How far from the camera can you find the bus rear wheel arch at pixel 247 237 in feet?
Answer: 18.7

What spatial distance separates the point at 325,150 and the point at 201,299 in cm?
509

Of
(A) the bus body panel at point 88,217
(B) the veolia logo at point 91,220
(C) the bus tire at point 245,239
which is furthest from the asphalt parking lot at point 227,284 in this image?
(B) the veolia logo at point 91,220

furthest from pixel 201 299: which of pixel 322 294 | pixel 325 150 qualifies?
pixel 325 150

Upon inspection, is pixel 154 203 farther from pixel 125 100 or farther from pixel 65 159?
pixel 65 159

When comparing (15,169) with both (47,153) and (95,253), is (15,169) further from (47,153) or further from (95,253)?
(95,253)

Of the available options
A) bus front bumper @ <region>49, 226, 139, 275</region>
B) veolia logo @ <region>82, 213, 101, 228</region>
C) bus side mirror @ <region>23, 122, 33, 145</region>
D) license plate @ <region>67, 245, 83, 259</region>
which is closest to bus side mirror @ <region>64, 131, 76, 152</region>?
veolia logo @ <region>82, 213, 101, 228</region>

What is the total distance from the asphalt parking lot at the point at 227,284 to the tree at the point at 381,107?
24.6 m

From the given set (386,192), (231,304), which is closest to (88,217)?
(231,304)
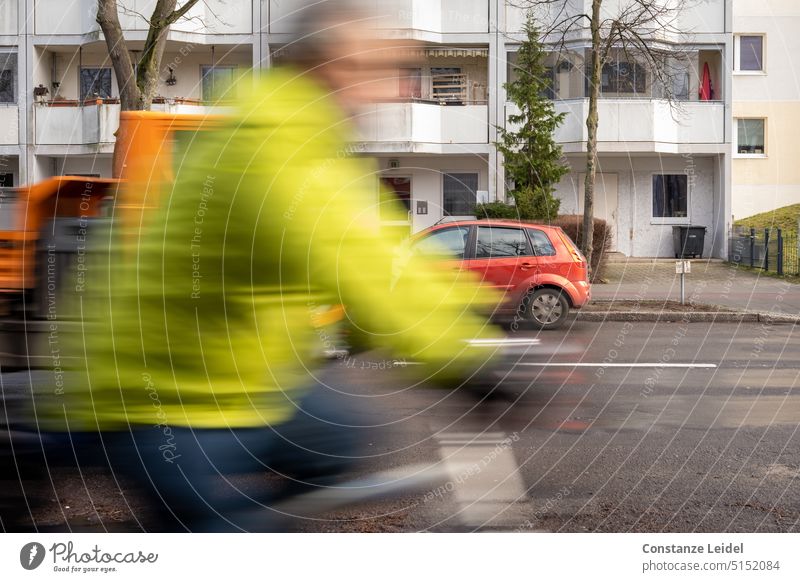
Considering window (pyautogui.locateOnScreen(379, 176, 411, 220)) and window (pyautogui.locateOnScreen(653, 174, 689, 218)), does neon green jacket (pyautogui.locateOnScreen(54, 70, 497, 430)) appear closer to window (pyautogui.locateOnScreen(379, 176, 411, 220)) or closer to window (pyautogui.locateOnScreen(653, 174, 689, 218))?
window (pyautogui.locateOnScreen(379, 176, 411, 220))

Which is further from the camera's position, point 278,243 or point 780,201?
point 780,201

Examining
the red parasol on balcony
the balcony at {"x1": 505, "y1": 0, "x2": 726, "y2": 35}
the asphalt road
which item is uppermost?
the balcony at {"x1": 505, "y1": 0, "x2": 726, "y2": 35}

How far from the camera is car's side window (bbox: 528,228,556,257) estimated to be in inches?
499

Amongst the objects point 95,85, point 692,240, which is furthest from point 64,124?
point 692,240

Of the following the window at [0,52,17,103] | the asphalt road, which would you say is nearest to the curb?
the asphalt road

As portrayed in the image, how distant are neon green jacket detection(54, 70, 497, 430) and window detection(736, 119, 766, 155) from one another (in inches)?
1251

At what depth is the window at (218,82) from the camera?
295cm

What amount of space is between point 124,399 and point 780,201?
32.1m

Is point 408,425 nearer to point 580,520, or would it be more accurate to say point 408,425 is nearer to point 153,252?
point 580,520

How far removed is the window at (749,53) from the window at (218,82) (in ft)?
102

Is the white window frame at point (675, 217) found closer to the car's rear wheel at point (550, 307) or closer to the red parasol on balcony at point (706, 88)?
the red parasol on balcony at point (706, 88)

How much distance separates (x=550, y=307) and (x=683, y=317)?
9.10 ft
****************************************
■ **Work instructions**
Copy out every record above word for word, without the pictures.

■ **The response**
How far from the camera can you find the bus rear wheel arch at pixel 247 237 in feet?
Answer: 18.7

What spatial distance separates the point at 325,150 and the point at 201,299 in cm?
509

Of
(A) the bus body panel at point 88,217
(B) the veolia logo at point 91,220
(C) the bus tire at point 245,239
which is furthest from the asphalt parking lot at point 227,284 in this image?
(B) the veolia logo at point 91,220

furthest from pixel 201 299: which of pixel 322 294 | pixel 325 150 qualifies?
pixel 325 150

Upon inspection, is pixel 154 203 farther from pixel 125 100 or farther from pixel 65 159?
pixel 65 159

When comparing (15,169) with both (47,153) and (95,253), is (15,169) further from (47,153) or further from (95,253)?
(95,253)

Of the available options
A) bus front bumper @ <region>49, 226, 139, 275</region>
B) veolia logo @ <region>82, 213, 101, 228</region>
C) bus side mirror @ <region>23, 122, 33, 145</region>
D) license plate @ <region>67, 245, 83, 259</region>
which is closest to bus side mirror @ <region>64, 131, 76, 152</region>?
veolia logo @ <region>82, 213, 101, 228</region>

What is the total distance from the asphalt parking lot at the point at 227,284 to the tree at the point at 381,107?
24.6 m

From the given set (386,192), (231,304), which is closest to (88,217)?
(231,304)
Considering window (pyautogui.locateOnScreen(379, 176, 411, 220)) and window (pyautogui.locateOnScreen(653, 174, 689, 218)), does neon green jacket (pyautogui.locateOnScreen(54, 70, 497, 430)) appear closer to window (pyautogui.locateOnScreen(379, 176, 411, 220)) or closer to window (pyautogui.locateOnScreen(653, 174, 689, 218))?
window (pyautogui.locateOnScreen(379, 176, 411, 220))

Which is further from the camera's position, point 278,243 or point 780,201?
point 780,201

Examining
the red parasol on balcony
the balcony at {"x1": 505, "y1": 0, "x2": 726, "y2": 35}
the asphalt road
which item is uppermost?
the balcony at {"x1": 505, "y1": 0, "x2": 726, "y2": 35}

How far from the camera is car's side window (bbox: 528,228,556,257) estimated to be in inches?
499

Amongst the objects point 95,85, point 692,240, which is furthest from point 64,124?
point 692,240

Of the following the window at [0,52,17,103] | the asphalt road, which would you say is nearest to the curb?
the asphalt road

As portrayed in the image, how distant are neon green jacket detection(54, 70, 497, 430) and window detection(736, 119, 766, 155) from one another (in inches)?
1251

At what depth is the window at (218,82) from the camera?
295cm

What amount of space is between point 124,399 and point 780,201?
32.1m

Is point 408,425 nearer to point 580,520, or would it be more accurate to say point 408,425 is nearer to point 153,252?
point 580,520

How far removed is the window at (749,53) from the window at (218,82) (in ft)?
102

Is the white window frame at point (675, 217) found closer to the car's rear wheel at point (550, 307) or closer to the red parasol on balcony at point (706, 88)?
the red parasol on balcony at point (706, 88)

How much distance separates (x=550, y=307) and (x=683, y=317)?
9.10 ft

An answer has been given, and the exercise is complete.